Wireless Station Opens with Tragedy at Its Doorstep

by Richard Nielsen

The SS Hanalei as it appeared the day of the wreck. Richard Nielsen Collection.

The Marconi Wireless Station at Bolinas initiated operations amidst a lot of fanfare on September 24, 1914. Partial responsibility of the station was communicating with ships at sea, particularly those in distress. Almost exactly two months later, personnel were saving the lives of passengers and crew, not far out at sea by radio, but at their doorstep.

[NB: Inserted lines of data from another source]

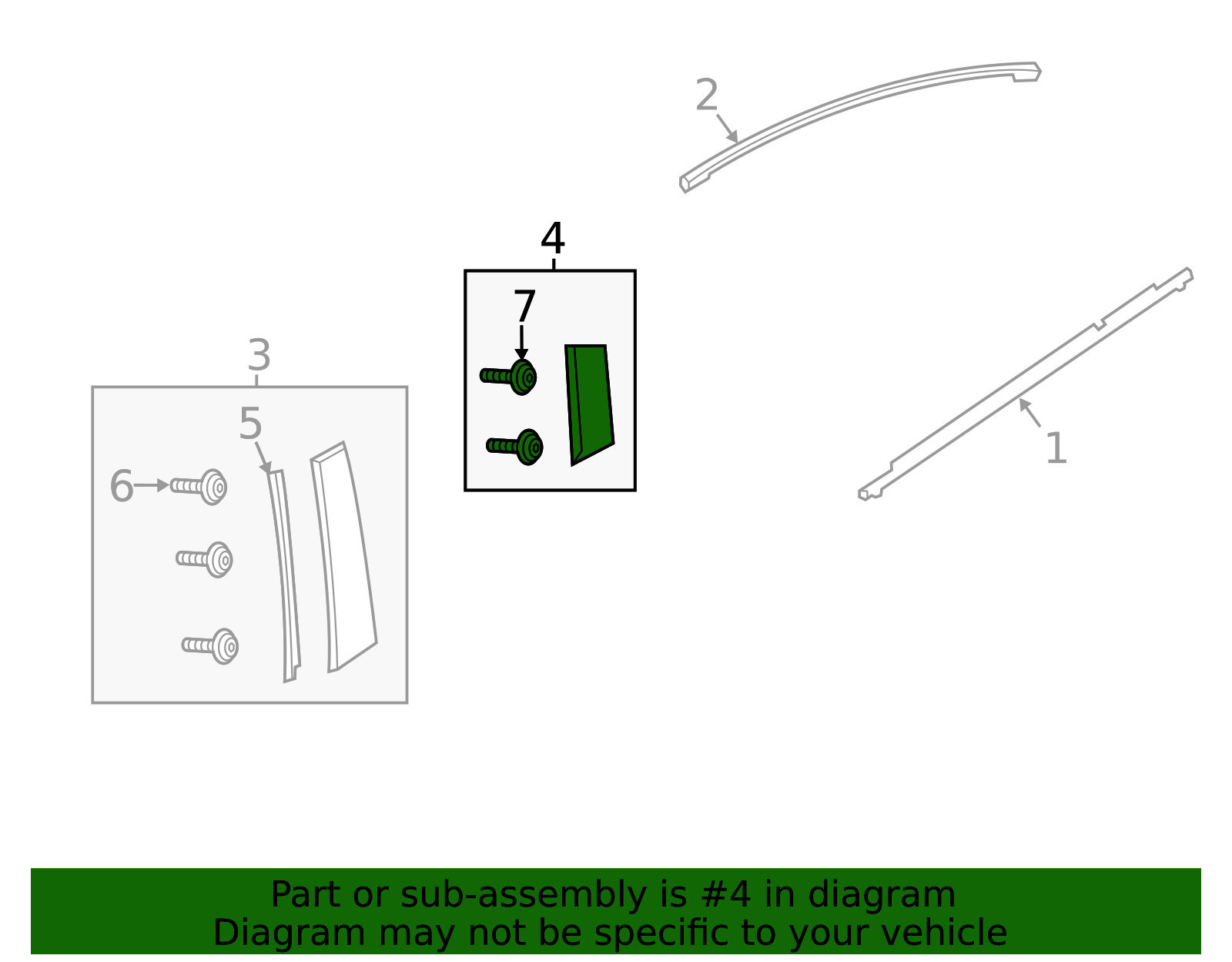 2

4

7

3

5

6

1

Part or sub-assembly is #4 in diagram
Diagram may not be specific to your vehicle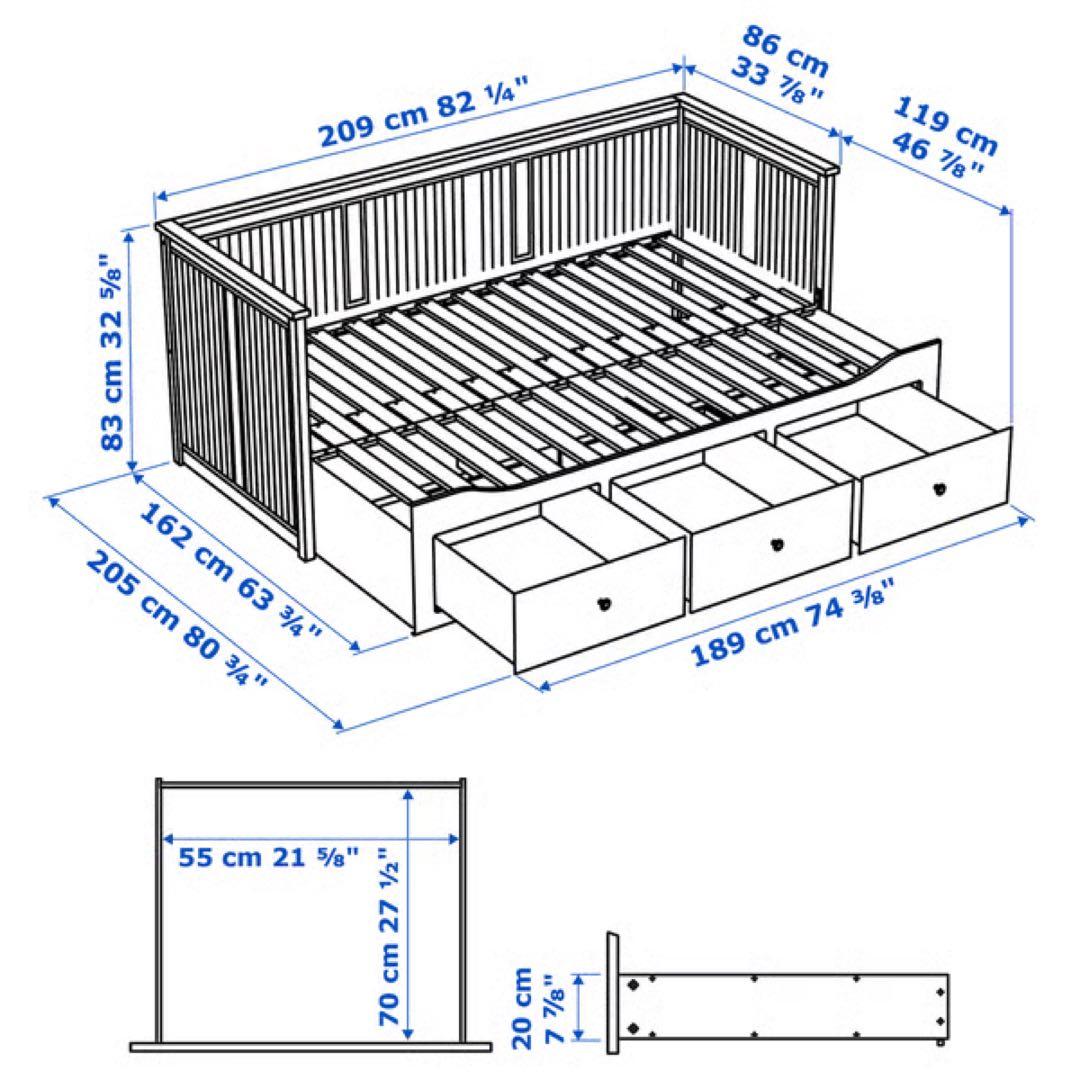 209 cm 82 ¼"

86 cm
33 ⅞"

119 cm
46 ⅞"

83 cm 32 ⅝"

162 cm 63 ¾"

205 cm 80 ¾"

189 cm 74 ⅜"

55 cm 21 ⅝"

70 cm 27 ½"

20 cm
7 ⅞"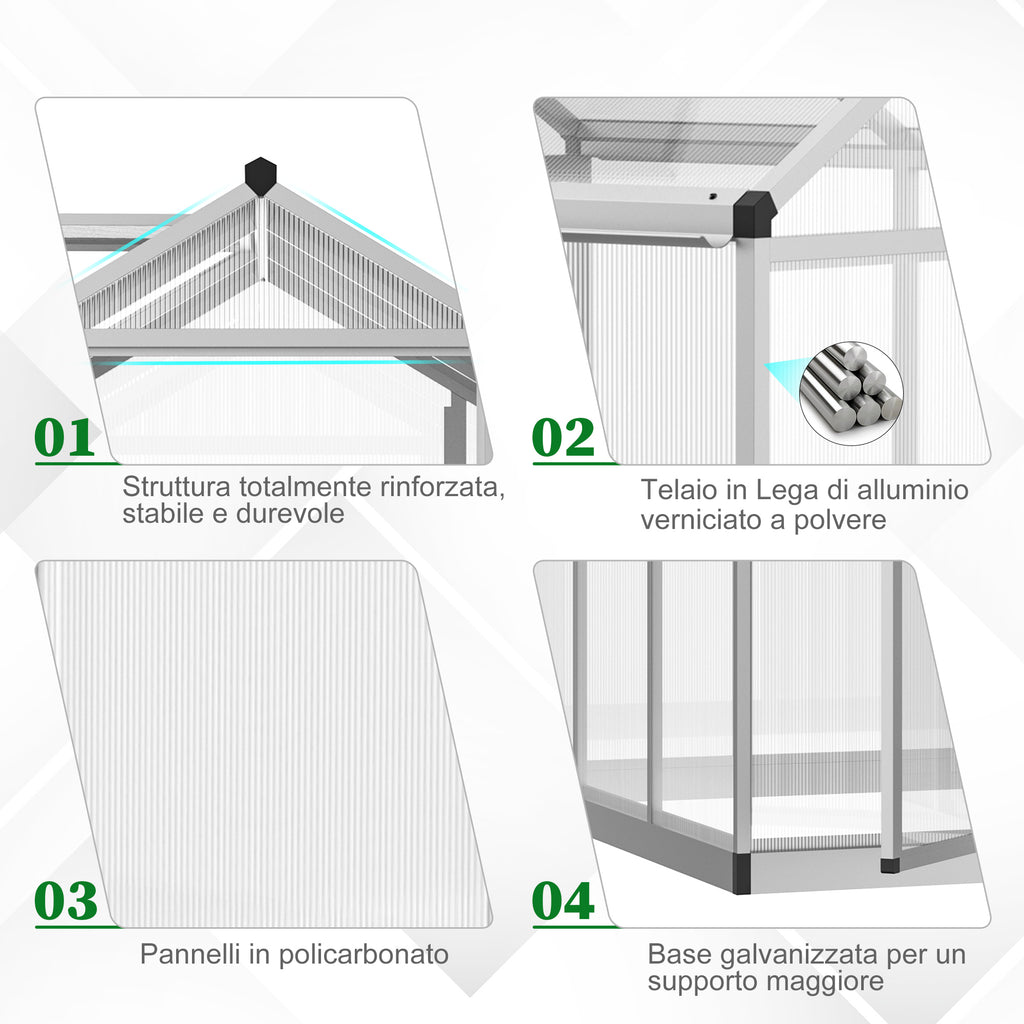 01

Struttura totalmente rinforzata, stabile e durevole

02

Telaio in Lega di alluminio verniciato a polvere

03

Pannelli in policarbonato

04

Base galvanizzata per un supporto maggiore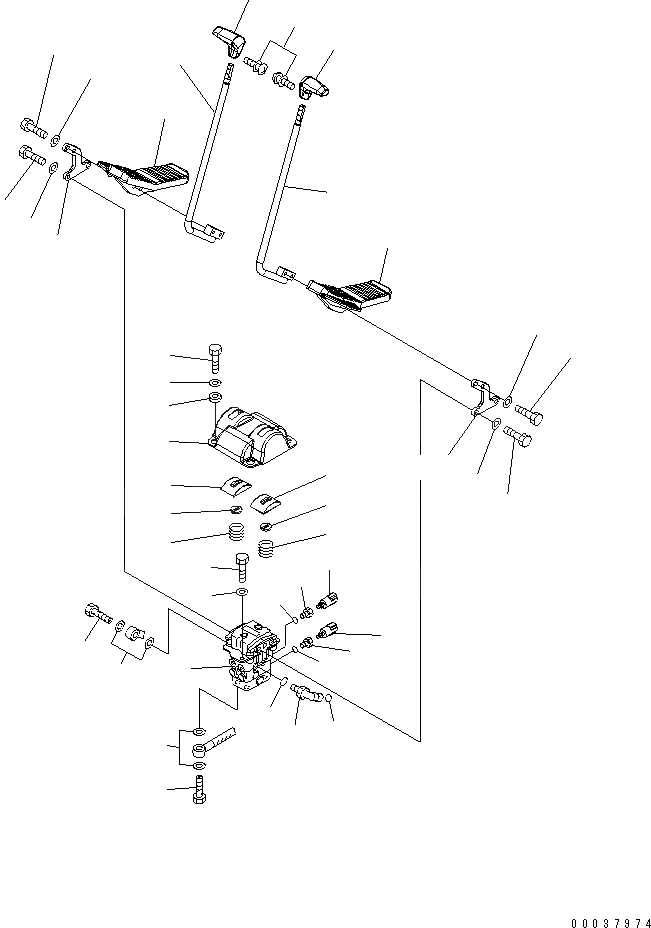 00037974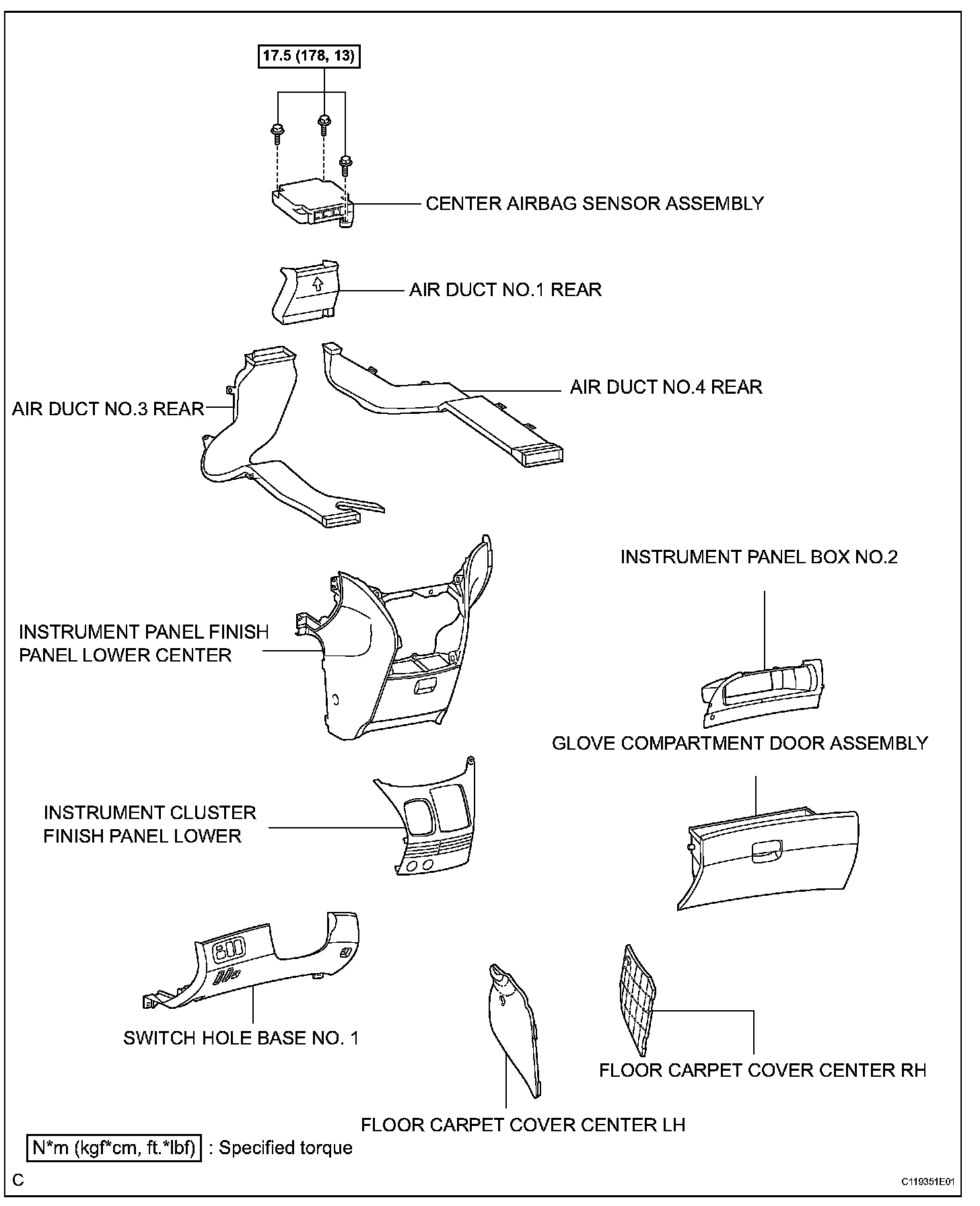 17.5 (178, 13)

CENTER AIRBAG SENSOR ASSEMBLY

AIR DUCT NO.1 REAR

AIR DUCT NO.4 REAR

AIR DUCT NO.3 REAR

INSTRUMENT PANEL BOX NO.2

INSTRUMENT PANEL FINISH PANEL LOWER CENTER

GLOVE COMPARTMENT DOOR ASSEMBLY

INSTRUMENT CLUSTER FINISH PANEL LOWER

SWITCH HOLE BASE NO. 1

FLOOR CARPET COVER CENTER RH

FLOOR CARPET COVER CENTER LH

N*m (kgf*cm, ft.*lbf) : Specified torque

C

C119351E01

On November 23, the SS Hanalei headed south from Eureka with sixty-one passengers and crew, lumber, and livestock. After passing Point Reyes, the second mate failed to hold a correct heading as the ship encountered pea soup fog, exacerbated by stormy seas. Before the crew could react to the cry from the lookout, “Breakers ahead!,” the northern edge of Duxbury Reef snagged and placed a stranglehold on the ship at Bolinas Point just below the newly constructed wireless station.

Trapped 300 feet out on the reef, a breeches buoy failed to reach the stricken ship. After sending out the first SOS, radio equipment was destroyed aboard the wave battered Hanalei. Personnel from the station improvised with car headlights and Morse code to communicate with the surviving radio operator, who used a flashlight. However, they could only obtain an assessment of the situation aboard the ship and advise that those aboard would be on their own. The last message received from the ship was “We are coming ashore as best we can.” Survivors largely did so by clinging to wreckage.

The site of the wreck of the Hanalei here at Bolinas Point looks deceptive during high tide on a peaceful summer day. Rocky reef is exposed beyond the white caps for over a hundred yards during low tides. Richard Nielsen Collection.

Three men valiantly aspired to bring a line from ship to shore. Two drowned in the attempt and the third lost the line before reaching shore. Without a line between ship and shore, passengers and crew had to make their way through the surf and over the oil coated reef to reach the shore. Throughout the night ranchers and townspeople joined the personnel from the station in the rescue effort.

The fog was so thick that a photographer who rushed there to take pictures found his equipment to be useless. The glow from fires built on the shore from driftwood acted as a beacon. When survivor’s struggled within sight of rescuers, rescuers helped them to shore. Survivors were them helped up the cliff to the warmth of the Marconi Hotel at the station. A few survivors managed to reach rescue ships lying just offshore. Nearly two dozen, however, lost their lives.

Many blamed the federal government for failing to rebuild a burned lifesaving station at Bolinas. As a result of the tragedy, a Coast Guard lifesaving station was built on Wharf Road in Bolinas to provide a more rapid response to ship wrecks on the West Marin coast. The SS Hanalei was not the first, nor would it be the last ship devoured by Duxbury Reef, however.

The irony in this tragedy was that the Hanalei’s SOS was only received in San Francisco, and not by the Marconi Wireless Station perched above the Hanalei, thus delaying help.